** Start **

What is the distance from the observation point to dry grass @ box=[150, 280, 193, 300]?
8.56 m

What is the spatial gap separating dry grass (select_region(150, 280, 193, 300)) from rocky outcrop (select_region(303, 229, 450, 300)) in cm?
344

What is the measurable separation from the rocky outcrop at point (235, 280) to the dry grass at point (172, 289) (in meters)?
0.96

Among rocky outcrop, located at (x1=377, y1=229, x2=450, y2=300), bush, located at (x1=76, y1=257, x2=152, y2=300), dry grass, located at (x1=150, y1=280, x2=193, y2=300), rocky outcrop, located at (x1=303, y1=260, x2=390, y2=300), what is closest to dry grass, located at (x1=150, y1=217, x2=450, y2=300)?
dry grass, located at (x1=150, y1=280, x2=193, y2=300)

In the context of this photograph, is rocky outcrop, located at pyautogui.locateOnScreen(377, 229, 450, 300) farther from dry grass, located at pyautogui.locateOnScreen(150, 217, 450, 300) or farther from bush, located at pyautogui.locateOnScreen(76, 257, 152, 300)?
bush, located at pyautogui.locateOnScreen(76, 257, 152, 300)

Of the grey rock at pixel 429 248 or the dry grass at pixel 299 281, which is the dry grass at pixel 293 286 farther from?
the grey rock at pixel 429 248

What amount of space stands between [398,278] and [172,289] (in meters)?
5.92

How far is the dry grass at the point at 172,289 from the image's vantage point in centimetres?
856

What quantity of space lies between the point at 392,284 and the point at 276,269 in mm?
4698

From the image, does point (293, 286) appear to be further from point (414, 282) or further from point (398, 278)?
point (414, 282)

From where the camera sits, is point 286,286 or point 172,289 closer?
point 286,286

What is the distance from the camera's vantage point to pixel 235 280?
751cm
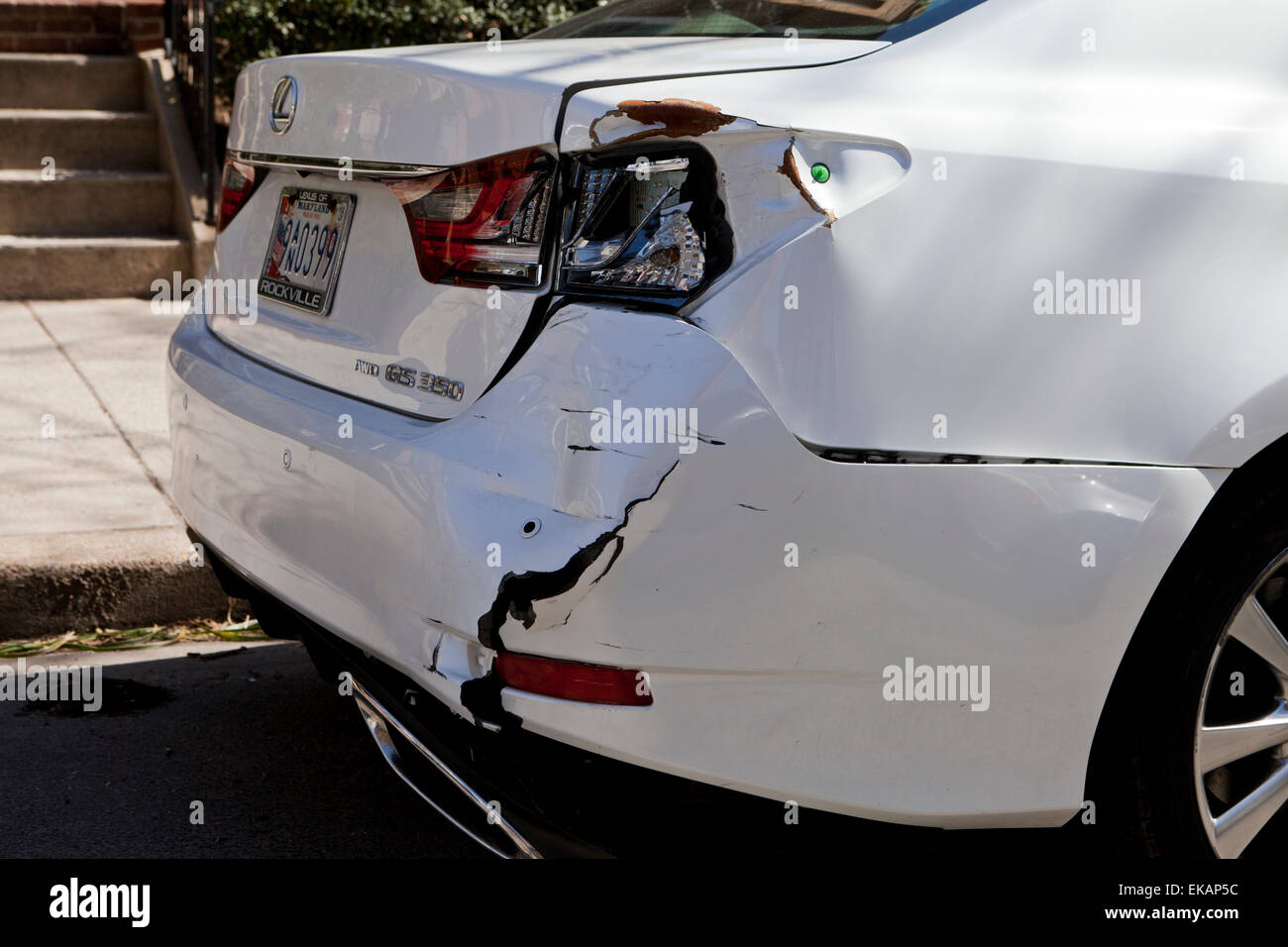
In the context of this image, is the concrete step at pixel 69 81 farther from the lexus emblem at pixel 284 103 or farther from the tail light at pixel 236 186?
the lexus emblem at pixel 284 103

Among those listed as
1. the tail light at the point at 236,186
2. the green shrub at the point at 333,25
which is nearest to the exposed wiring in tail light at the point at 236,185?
the tail light at the point at 236,186

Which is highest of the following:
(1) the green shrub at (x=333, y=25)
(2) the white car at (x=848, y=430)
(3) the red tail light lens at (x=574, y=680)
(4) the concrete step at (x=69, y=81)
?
(1) the green shrub at (x=333, y=25)

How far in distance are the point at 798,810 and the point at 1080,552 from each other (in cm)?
53

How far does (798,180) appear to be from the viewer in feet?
6.24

** End **

* Job *
Update the material above, replacing every occurrence of "rocky outcrop" with "stone outcrop" and leaving everything else unchanged. Omit the pictures from your answer.

* Written response *
What is the distance from the observation point to dry grass @ box=[150, 280, 193, 300]?
8.56 m

What is the spatial gap separating dry grass (select_region(150, 280, 193, 300)) from stone outcrop (select_region(303, 229, 450, 300)) in cm?
344

What is the measurable separation from the stone outcrop at point (235, 280) to the dry grass at point (172, 289) (in meters)?
0.96

Among stone outcrop, located at (x1=377, y1=229, x2=450, y2=300), bush, located at (x1=76, y1=257, x2=152, y2=300), dry grass, located at (x1=150, y1=280, x2=193, y2=300), stone outcrop, located at (x1=303, y1=260, x2=390, y2=300), what is closest to dry grass, located at (x1=150, y1=217, x2=450, y2=300)?
dry grass, located at (x1=150, y1=280, x2=193, y2=300)

In the context of this photograph, is stone outcrop, located at pyautogui.locateOnScreen(377, 229, 450, 300) farther from dry grass, located at pyautogui.locateOnScreen(150, 217, 450, 300) or farther from bush, located at pyautogui.locateOnScreen(76, 257, 152, 300)?
bush, located at pyautogui.locateOnScreen(76, 257, 152, 300)

Of the grey rock at pixel 429 248 or the dry grass at pixel 299 281, which is the dry grass at pixel 293 286 farther from?
the grey rock at pixel 429 248

What amount of space stands between [398,278] and [172,289] (in meters)?
5.92

How far is the dry grass at the point at 172,289 from the image's vantage point in centimetres?
856

What quantity of space lies between the point at 392,284 and the point at 276,269 in mm?
4698

From the image, does point (293, 286) appear to be further from point (414, 282) or further from point (398, 278)?
point (414, 282)

From where the camera sits, is point 286,286 or point 172,289 closer?
point 286,286

What is the distance from the camera's vantage point to pixel 235 280?
751cm
In the context of this image, is the concrete step at pixel 69 81 farther from the lexus emblem at pixel 284 103 or farther from the tail light at pixel 236 186?
the lexus emblem at pixel 284 103

Among those listed as
1. the tail light at the point at 236,186
2. the green shrub at the point at 333,25
which is nearest to the exposed wiring in tail light at the point at 236,185?
the tail light at the point at 236,186

Which is highest of the following:
(1) the green shrub at (x=333, y=25)
(2) the white car at (x=848, y=430)
(3) the red tail light lens at (x=574, y=680)
(4) the concrete step at (x=69, y=81)
?
(1) the green shrub at (x=333, y=25)

How far in distance are the point at 798,810 and the point at 1080,552 from each other (in cm)?
53

How far does (798,180) appear to be from the viewer in feet?
6.24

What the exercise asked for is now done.